Entre Dieu et l’argent, je choisis l’argent, c’est moins dangereux et cela calme les nerfs. Et puis, nous sommes tous voués à disparaître. Il y a une différence entre l’argent comme moyen simple d’échange de biens et l’argent comme fin contre ceux qui en crèvent. Mais on ne va pas remplacer le dieu fric par par un dieu mort, avec raison, sur les murs d’une ville de province. Ce retour vers avant des avents de toute confessions nous fout les abeilles. Pauvres abeilles ! on ne va pas nous remplacer la couche d’ozone par une burka pour nous faire croire que la planète est encore bleue.
De toute manière, le mal est fait. Ici, sur la Côte, on a l’impression d’habiter une termitière. Le boffisme nous mène droit au chaos.
Qu’il soit chintoque pour le toque ou amerloque en loques, le boffisme est le dernier stade des misérables possibilités d’une espèce qui a cru être le nombril d’un dieu que seules les fourmis connaissent. Et si nous étions simplement une espèce nuisible pour nous et pour toutes les autres espèces ?
Il est sans doute temps de faire simplement le procès de cette espèce qui n’a pas eu l’intelligence première de responsabiliser son développement.

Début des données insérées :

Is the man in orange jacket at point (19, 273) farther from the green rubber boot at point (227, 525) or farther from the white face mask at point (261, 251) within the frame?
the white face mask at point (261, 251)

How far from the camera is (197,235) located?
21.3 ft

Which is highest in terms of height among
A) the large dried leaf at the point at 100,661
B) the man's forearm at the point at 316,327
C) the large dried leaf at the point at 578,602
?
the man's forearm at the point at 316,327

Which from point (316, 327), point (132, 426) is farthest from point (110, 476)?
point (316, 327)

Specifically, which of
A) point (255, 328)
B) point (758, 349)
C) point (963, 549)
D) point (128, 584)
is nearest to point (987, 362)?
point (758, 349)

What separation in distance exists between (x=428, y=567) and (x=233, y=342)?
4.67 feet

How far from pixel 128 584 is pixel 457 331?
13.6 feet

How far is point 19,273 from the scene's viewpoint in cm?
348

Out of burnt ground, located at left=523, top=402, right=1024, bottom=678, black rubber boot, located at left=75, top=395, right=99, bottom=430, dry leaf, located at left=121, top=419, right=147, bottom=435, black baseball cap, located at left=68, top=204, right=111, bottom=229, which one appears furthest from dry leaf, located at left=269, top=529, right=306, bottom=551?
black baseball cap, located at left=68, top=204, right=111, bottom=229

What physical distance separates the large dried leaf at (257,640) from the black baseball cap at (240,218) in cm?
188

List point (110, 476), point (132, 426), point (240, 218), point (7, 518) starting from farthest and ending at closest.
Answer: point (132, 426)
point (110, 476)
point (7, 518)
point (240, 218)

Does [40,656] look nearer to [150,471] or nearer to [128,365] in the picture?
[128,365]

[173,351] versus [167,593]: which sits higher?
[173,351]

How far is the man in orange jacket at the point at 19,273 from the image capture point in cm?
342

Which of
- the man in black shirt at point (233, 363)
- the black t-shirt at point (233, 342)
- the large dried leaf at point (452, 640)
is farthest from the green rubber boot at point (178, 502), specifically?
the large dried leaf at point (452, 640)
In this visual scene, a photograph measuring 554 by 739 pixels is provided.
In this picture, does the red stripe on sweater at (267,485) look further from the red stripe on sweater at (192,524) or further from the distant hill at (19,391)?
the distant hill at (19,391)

Après des millénaires de souffrances, de cris d’épouvantes, après tout ce temps où l’humain n’a fait que s’entre-bouffer les moignons, question prédation on n’a pas avancé d’un quart de poil de pubis coupé en tranche.
Reste, peut être, à finir en beauté ou en dignité. Etre de ceux, utopiques concrets, damnés de la terre /poubelle et autres anti croquants qui forment le dernier carré pour incliner ce monde de la prédation vers la création.